▸ **TEXT EXCERPT**:
=== Section Start ===

This International Festival of silent film once again attracted archivists, collectors, film fans and academics to Pordenone and to the new Verdi Cinema in Pordenone. About a thousand people, plus townspeople for the popular titles, viewed a varied and at times very high quality programme from early cinema. It was a week in which it rained a couple of times and later days were a little chillier than usual. But, of course, we spent most time in the cinema and otherwise in restaurants and bars catching up with friends and colleagues.
The major events were star vehicles with famous names. The opening night presented Greta Garbo and Conrad Nagel in The Mysterious Lady (M-G-M 1928). This was one of the fine Photoplay Productions’ prints which Kevin Brownlow has collected over the years. The film was accompanied with music by the long-time collaborator Carl Davis. Nagel played a young, not too bright Austrian officer, but he was attractive and romantic. Garbo’s expression of passion was luminous. The plot was rather ordinary; spies, deceits, revelations and a final resolution at the border.

=== Section End ===

Recorded data:

=== Section Start ===

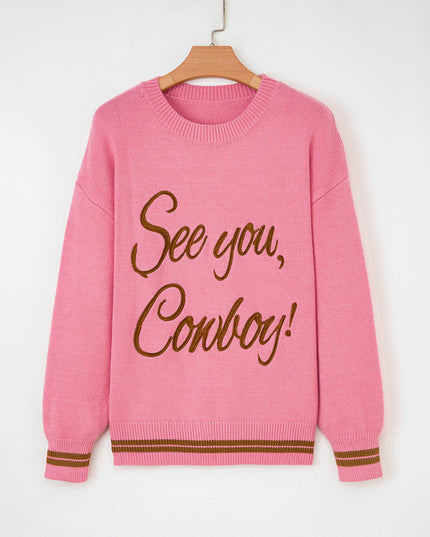 Peach Blossom See You Cowboy Embroidered Western Graphic Sweater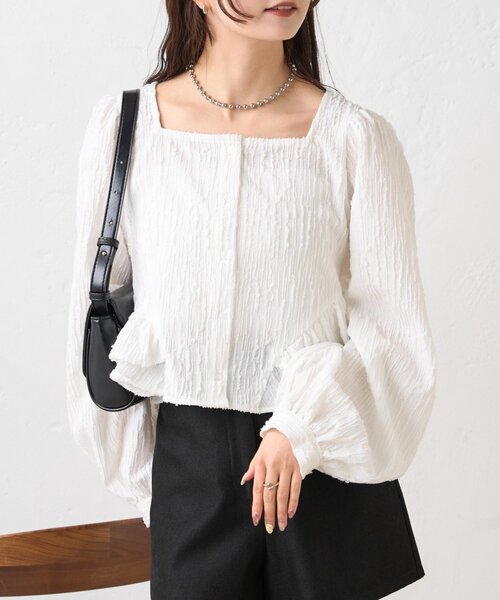 mystic（ミスティック）の「ジャガード裾フリルブラウス（シャツ/ブラウス・レディース・イエロー/ブラック/オフホワイト・FREE）」の9枚目の写真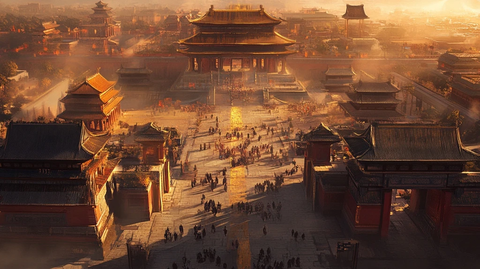 古建筑群中的热闹场景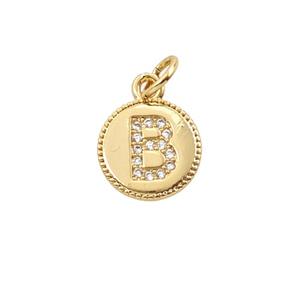 Copper Letter-B Pendant Pave Zirconia 18K Gold Plated, approx 10mm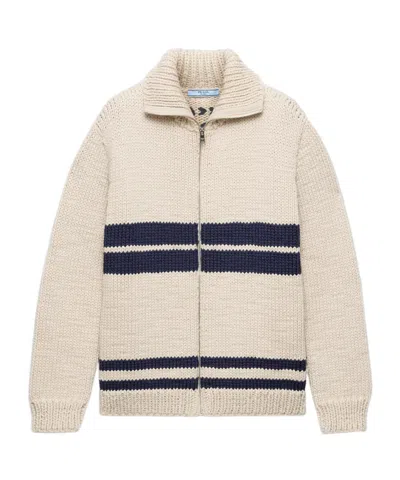 Prada Wool Zipper Cardigan In Neutral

=== Section End ===

▸ **USING THE INFORMATION**:
A - Answer these questions using the silent film festival report.
(i) In which cinema were the films shown?
(ii) About how many people viewed the programme, not counting townspeople?
(iii) Who wrote the music that accompanied The Mysterious Lady?
B - Continue the silent film festival report, starting after its final sentence.

▸ **ANSWERS GIVEN**:
A -
(i) The new Verdi Cinema in Pordenone.
(ii) About a thousand people.
(iii) Carl Davis.

B -
Mid-week we had a European star, Ivan Mosjoukine. He was one of the ‘white’ Russian émigrés who ended up in Paris after the Revolution and Civil War. Kean ou Désordre et Génie (Edmund Kean, Prince Among Lovers Films Albatros 1924) was an adaptation of a play by Alexandre Dumas [père] about the great C19th English actor. The play and film concentrated on Kean’s later career and a relationship with a married and aristocratic lady, Countess Elena de Koefeld (Nathalie Lissenko). Mosjoukine’s representation of Kean was impressive and the film was well staged and had some fine stylistic sequences. The film has been restored by the Cinémathèque française on a 35mm print. The print also had quality tinting, the work of the Jan Ledecky Laboratory. This was one of the finest visual treats of the week.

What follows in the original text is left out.